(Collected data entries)

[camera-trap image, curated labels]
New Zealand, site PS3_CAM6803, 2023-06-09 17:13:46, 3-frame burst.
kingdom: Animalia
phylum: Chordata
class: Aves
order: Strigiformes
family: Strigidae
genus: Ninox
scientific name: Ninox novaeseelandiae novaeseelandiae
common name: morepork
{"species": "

**WHAT YOU WILL DO**:
Write the records out once more. Change nothing.

**ANSWER BOX**:
[camera-trap image, curated labels]
New Zealand, site PS3_CAM6803, 2023-06-09 17:13:46, 3-frame burst.
kingdom: Animalia
phylum: Chordata
class: Aves
order: Strigiformes
family: Strigidae
genus: Ninox
scientific name: Ninox novaeseelandiae novaeseelandiae
common name: morepork
{"species": "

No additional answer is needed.